MDF boards were manufactured to test the hydrophobic efficiency of the formulation of Example No. 5 of the invention, compared to MDF boards manufactured in the same conditions by using a commercial state-of-the-art synthetic wax emulsion (HYDROWAX® PRO A 18, a liquid synthetic wax blend emulsion, available from SASOL: https://cdn.sasoldigital.com/stagingpic/products/home/grades /EU/5hydrowax-pro- a18/index.html), and a commercial state-of-the-art paraffin emulsion (FORESA WAX 2102, available from the Spanish Company FORESA, S.A.; see introductory part of the Examples for further details).

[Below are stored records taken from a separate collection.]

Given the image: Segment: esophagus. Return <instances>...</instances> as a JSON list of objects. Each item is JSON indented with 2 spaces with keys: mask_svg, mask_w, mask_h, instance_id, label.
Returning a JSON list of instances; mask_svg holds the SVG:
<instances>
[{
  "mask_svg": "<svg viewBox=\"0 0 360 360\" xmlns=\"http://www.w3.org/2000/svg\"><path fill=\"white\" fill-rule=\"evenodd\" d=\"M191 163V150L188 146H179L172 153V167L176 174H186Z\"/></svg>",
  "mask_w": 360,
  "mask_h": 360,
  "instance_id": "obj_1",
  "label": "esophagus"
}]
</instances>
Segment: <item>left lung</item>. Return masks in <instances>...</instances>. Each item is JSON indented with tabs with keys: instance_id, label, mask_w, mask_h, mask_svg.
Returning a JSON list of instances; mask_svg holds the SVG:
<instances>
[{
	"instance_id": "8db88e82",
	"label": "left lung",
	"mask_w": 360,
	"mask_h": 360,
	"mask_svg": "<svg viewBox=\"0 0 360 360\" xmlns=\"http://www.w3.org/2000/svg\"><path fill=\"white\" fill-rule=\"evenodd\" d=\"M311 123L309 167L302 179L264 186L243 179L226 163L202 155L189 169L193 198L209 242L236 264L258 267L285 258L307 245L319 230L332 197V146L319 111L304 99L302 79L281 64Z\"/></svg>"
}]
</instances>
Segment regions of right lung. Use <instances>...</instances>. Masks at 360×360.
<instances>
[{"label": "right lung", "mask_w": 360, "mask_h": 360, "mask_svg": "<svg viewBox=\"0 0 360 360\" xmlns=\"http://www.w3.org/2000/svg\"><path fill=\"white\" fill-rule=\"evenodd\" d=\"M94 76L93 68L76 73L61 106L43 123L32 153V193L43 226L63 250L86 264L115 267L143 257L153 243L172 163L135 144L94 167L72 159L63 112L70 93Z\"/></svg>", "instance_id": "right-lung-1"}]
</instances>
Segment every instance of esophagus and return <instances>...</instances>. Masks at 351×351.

The main working conditions for manufacturing the agglomerate board in a plate press with dimensions of 500 mm x 500 mm were the following:

- Particleboard quality: E1 according to EN 120.

- Thickness: 16 mm

- Wax suspension: formulation according to EXAMPLE 5 of the invention vs HYDROWAX® PRO A 18 vs. FORESA WAX 2102

- Press factor: 9,0 s/mm.

- Press plates temperature: 200 °C

-Gluing rate: 10 wt% (dry resin / dry wood).

- Hardener S0 ₄ (NH ₄ )2: 0,4 wt% (dry hardener / dry wood).

- Resin used: Urea-Formaldehyde without melamine, and a molar ratio of Formaldehyde/NH ₂ ranging from 0,5 to 0,55; available to the public from the Spanish company FORESA, S.A., offered under the denomination FORESA RES 1350.

In view of the results shown in TABLE 7, it may be concluded that:

The waterproofing capacity of a formulation according to the invention, based on vegetable oil, is similar or even slightly better than the waterproofing capacity achieved with state-of-the-art paraffin emulsion (FORESA WAX 2102) or state-of-the-art synthetic wax blend emulsion (HYDROWAX® PRO A 18) (see e.g. the data for swelling according to the norm EN317 and water absorption).

Example 17. Study of the kinetical stability of the formulation S21 according to the invention, obtained in Example 5, by monitoring its rheological profile during one year.

Formulation S21 according to the invention, obtained in Example 5, having a iodine value above 10 for the total amount of oil, was submitted to a rheological study, along one year.

Samples were taken at different dates (namely, 28/03/2017, 18/04/2017, 09/05/2017, 28/08/2017 and 27/03/2018) and each one was submitted to a measurement of the viscosity at different shear rates and of the Sauter diameter of the oil particles of the emulsion. The data obtained are shown in TABLE 8:

TABLE 8

The measured viscosity at different shear rates for each sample is also shown in the graph of Fig. 3 (the different dates are reflected by different shapes).

As can be seen, the Sauter diameter is extremely stable along the time, which is a sign of kinetical stability, i.e., that no phase separation happens nor any solid particles are formed during the time of the testings.

In the case of the viscosity, although for one intermediate sample the viscosity increased, the values returned to normal values at a later stage.

These results show that the formulation according to the invention S21 is kinetically stable.

Example 18. Study of the kinetical stability of the formulation S8 (comparative example)

Formulation S8 (see TABLE 1 for details), having a iodine value below 10 for the total amount of oil, was submitted to measurements of Sauter diameter 4 weeks.

TABLE 9 reflects the mean Sauter Diameter measured at week 0 (freshly prepared formulation), and weeks 1 , 2, 3 and 4. TABLE 9

The graph of Fig. 4 reflects the distribution of the Sauter diameter of the particles, at the same points of time (i.e. weeks 0, 1 , 2, 3 and 4), for the formulation S8.